• [Bloc de texte]:
------------------------------------------------------------

Les lecteurs de mon blog ne seront probablement pas surpris ou amusés en me voyant prendre une position de ce type, et dire que nous, auteurs, nous nous laissons souvent paralyser par la tradition. Il y a cette idée des plus étranges qui dit que l’on n’écrit pas la fantasy par soi-même, mais au travers d’une longue lignée d’auteurs avant soi (faisant peut-être là écho à l’instinct grégaire qui incite à se regrouper face à un danger, par exemple l’opinion des autres auteurs) pour finalement en arriver à Tolkien. Ou peut-être Howard si vous êtes méchants. Je comprends qu’un auteur puisse vouloir rendre hommage à ceux qui l’ont influencé, je comprends même qu’on puisse vouloir le mettre dans son roman, mais on a parfois l’impression qu’il s’agit d’une règle implicite affirmant qu’on doit rendre hommage à Tolkien en usant d’un certain lyrisme, de poésie en prose, de scène de festins, d’un fétichisme pour les personnes de petites tailles, peu importe…
Certes, soyons honnête il ne s’agit pas toujours de rendre hommage à Tolkien. Parfois, c’est un anti-hommage : faire apparaître les « traditions » exprès pour les détourner et donc leur rendre une autre sorte d’hommage. Parfois, c’est aussi un hommage à d’autres auteurs.

------------------------------------------------------------

• [Matériel fourni]:
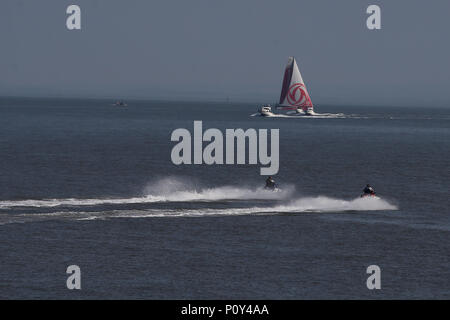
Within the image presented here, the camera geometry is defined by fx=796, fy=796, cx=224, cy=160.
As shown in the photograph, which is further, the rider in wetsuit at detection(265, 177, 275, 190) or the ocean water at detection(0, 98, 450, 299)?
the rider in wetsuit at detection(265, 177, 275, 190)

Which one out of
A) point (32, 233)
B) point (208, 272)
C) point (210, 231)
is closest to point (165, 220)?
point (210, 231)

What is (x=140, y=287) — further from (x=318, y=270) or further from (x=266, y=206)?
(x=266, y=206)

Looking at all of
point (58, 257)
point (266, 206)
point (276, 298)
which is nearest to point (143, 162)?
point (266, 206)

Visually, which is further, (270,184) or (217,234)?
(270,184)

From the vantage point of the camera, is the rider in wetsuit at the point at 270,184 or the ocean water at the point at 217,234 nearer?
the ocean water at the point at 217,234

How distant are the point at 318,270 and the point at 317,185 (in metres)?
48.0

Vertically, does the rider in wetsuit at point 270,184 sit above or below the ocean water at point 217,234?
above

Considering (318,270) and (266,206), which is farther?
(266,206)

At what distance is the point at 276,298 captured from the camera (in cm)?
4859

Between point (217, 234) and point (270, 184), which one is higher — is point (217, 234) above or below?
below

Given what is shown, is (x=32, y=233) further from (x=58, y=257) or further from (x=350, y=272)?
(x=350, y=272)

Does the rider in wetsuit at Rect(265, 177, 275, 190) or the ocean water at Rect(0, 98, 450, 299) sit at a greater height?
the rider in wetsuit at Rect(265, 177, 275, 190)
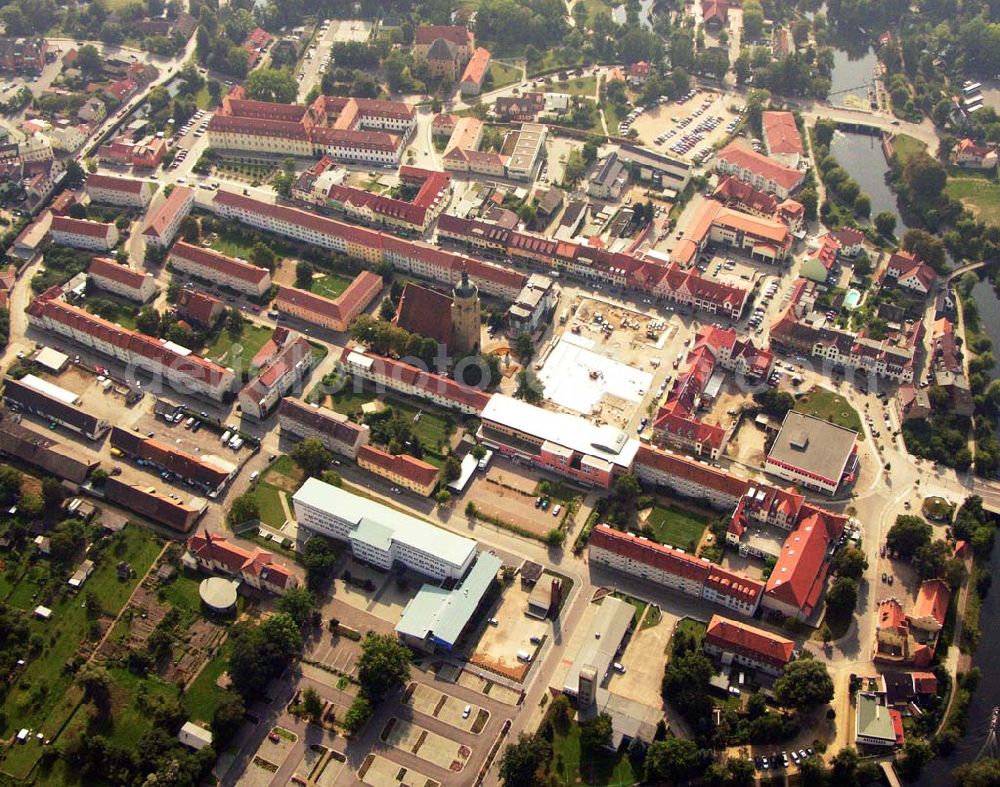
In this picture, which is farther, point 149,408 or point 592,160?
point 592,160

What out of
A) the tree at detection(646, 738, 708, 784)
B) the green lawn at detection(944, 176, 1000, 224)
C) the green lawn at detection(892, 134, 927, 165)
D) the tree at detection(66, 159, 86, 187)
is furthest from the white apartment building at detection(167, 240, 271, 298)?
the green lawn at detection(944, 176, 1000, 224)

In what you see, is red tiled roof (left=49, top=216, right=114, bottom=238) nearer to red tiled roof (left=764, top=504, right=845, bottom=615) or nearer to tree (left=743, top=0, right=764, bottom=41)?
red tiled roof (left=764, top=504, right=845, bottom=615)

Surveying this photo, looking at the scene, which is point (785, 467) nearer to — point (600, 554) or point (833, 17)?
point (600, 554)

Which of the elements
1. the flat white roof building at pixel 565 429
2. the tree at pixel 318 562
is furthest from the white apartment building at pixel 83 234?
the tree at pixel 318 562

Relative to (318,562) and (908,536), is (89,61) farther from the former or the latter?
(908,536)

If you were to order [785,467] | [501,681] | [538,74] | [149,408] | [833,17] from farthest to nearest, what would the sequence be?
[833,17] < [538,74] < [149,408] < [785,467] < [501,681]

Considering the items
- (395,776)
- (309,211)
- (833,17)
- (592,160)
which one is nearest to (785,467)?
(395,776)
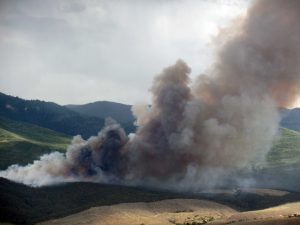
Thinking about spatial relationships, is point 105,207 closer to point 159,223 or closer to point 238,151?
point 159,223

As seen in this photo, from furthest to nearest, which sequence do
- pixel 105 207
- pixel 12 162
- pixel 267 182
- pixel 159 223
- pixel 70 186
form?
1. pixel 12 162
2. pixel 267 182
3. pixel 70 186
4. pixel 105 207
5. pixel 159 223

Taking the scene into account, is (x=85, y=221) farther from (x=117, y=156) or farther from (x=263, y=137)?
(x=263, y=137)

------------------------------------------------------------

• [Objectif énoncé A]:
Résumez en deux phrases le texte sur les auteurs de fantasy et le poids de la tradition.
• [Objectif énoncé B]:
Prolongez le texte sur la fantasy et le poids de la tradition à la suite de sa dernière phrase.
La liste n'a aucun rôle à jouer ici.

• [Réponse rédigée A]:
Le texte soutient que les auteurs de fantasy se laissent souvent paralyser par la tradition, comme s'ils devaient écrire au travers d'une longue lignée remontant à Tolkien et lui rendre hommage par le lyrisme, la poésie en prose, les scènes de festins ou les personnages de petite taille. Il reconnaît toutefois qu'il s'agit parfois d'un anti-hommage, qui fait apparaître ces traditions pour les détourner, ou bien d'un hommage à d'autres auteurs.

• [Réponse rédigée B]:
Je vais être honnête : j’adore Scott Lynch. Jusqu’à la mort (l’enquête est en cours). Je connaissais ses ouvrages bien avant de le connaître lui et je dis à présent comme je le disais à l’époque que The Lies of Locke Lamora est probablement mon roman fantasy préféré. Et pourtant depuis, il y a eu une foule de livres parlant de voleurs, d’assassins, de hors-la-loi qui… font apparemment tous la même chose que dans l’œuvre de Lynch. Ce n’est pas juste de ma part de dire que les gens cherchent délibérément à imiter Lynch, tout comme il serait totalement injuste de dire que Scott place la barre à un niveau ou un autre. Le travail d’un auteur est unique, peu importe ce qu’il nous rappelle et un auteur n’a aucune obligation ou explication à donner à qui que ce soit d’autre que lui-même. Et pourtant, les attentes sont là malgré tout.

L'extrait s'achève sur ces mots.